December 15, 1852 – Birth of Antoine Henri Becquerel, Nobel Prize winner, together with the Curie couple, for the discovery of spontaneous radioactivity

Becquerel belongs to a family of four generations of scientists.

In 1877, he graduated as an engineer and, in 1888, he received a doctorate in science. He devoted himself to research. His first works focused on optics, but later he approached the study of electromagnetic polarization, the infrared spectrum of metallic vapors and the absorption of light by crystals.

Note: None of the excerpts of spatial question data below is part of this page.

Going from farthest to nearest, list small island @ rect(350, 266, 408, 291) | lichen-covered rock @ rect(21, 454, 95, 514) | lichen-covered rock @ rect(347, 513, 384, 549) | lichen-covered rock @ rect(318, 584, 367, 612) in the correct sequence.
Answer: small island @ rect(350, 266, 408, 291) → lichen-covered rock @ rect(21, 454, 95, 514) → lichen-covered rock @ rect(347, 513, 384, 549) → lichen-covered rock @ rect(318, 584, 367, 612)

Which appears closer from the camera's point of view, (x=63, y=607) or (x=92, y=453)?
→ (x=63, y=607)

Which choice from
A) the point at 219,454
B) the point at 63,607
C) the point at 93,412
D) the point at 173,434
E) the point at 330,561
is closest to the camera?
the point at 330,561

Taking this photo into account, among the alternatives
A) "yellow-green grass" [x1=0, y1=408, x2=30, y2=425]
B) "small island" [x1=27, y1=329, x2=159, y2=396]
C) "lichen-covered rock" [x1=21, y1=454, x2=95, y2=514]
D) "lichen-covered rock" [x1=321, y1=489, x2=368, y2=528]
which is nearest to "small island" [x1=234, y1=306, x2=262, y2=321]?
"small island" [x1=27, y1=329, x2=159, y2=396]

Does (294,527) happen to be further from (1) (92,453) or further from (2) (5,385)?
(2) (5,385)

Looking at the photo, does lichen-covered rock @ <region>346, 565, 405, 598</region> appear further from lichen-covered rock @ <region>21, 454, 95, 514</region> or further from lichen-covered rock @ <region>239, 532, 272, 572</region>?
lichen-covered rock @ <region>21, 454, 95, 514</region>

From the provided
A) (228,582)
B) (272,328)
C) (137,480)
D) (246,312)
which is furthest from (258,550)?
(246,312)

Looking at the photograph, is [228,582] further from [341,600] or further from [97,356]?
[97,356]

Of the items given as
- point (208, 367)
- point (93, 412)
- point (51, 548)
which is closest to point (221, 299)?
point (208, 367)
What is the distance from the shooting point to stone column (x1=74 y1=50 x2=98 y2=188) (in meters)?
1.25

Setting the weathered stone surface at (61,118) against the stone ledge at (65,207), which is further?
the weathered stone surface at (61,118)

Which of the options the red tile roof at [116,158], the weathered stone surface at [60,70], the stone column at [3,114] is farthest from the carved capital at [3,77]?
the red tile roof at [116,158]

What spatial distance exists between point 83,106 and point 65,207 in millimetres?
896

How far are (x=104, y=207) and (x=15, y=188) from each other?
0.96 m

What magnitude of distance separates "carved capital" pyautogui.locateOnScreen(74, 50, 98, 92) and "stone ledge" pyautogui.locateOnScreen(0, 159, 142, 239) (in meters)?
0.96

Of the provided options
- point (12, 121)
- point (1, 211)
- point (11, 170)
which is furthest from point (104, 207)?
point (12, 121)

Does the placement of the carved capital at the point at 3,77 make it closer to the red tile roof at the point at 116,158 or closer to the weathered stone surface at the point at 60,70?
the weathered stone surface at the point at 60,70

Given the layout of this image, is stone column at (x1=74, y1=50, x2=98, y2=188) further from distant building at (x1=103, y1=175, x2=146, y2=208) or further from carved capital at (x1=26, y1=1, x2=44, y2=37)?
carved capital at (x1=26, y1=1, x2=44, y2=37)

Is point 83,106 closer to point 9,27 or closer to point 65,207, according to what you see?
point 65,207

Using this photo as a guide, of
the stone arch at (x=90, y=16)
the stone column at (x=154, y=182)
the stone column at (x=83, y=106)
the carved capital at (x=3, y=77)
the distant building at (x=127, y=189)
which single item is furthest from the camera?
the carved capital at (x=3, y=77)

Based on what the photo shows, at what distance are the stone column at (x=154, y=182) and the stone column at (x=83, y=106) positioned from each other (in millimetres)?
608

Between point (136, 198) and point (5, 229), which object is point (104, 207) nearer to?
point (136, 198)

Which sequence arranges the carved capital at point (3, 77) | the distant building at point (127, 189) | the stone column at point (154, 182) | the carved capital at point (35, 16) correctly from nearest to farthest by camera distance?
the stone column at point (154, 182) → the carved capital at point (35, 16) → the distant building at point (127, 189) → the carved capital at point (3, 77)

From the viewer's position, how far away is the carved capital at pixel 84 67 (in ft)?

After the discovery of X-rays by Wilhelm Röntgen at the end of 1895, Becquerel observed that, when a cathode ray beam hits a vacuumed glass tube, they become fluorescent. As a result of this observation, he set out to find out if there was a fundamental relationship between X-rays and visible radiation, in such a way that all materials capable of emitting light, stimulated by any means, also emit X-rays.

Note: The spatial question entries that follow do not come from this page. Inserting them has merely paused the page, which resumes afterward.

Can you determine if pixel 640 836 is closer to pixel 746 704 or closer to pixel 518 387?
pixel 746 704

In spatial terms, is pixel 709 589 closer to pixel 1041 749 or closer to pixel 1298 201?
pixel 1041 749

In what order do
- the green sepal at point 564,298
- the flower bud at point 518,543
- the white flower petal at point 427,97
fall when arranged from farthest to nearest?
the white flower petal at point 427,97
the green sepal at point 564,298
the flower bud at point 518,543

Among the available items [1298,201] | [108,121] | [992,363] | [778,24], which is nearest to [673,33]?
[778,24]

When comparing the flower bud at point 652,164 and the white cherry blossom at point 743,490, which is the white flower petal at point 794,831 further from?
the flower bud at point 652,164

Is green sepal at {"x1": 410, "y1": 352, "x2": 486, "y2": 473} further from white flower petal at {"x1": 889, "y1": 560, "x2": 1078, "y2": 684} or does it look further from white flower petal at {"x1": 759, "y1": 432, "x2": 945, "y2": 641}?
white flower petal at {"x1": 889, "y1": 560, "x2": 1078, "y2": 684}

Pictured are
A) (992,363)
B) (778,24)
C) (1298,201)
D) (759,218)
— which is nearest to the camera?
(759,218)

On February 24, 1896, he reported the results of these experiments to the French Academy of Sciences, noting in his report the particular activity shown by the crystals made up of uranium salts. This was a new property of matter that was later called natural radioactivity.

In 1900, he found that beta radiation is made up of electrons and, a year later, that radium could be used to destroy tumors (the origin of radiotherapy).

In 1903, "In recognition of his extraordinary services for the discovery of spontaneous radioactivity" he shared the Nobel Prize in Physics with the Curie couple. Curiously, Becquerel received half of the prize, and the Curie couple the other half in equal parts.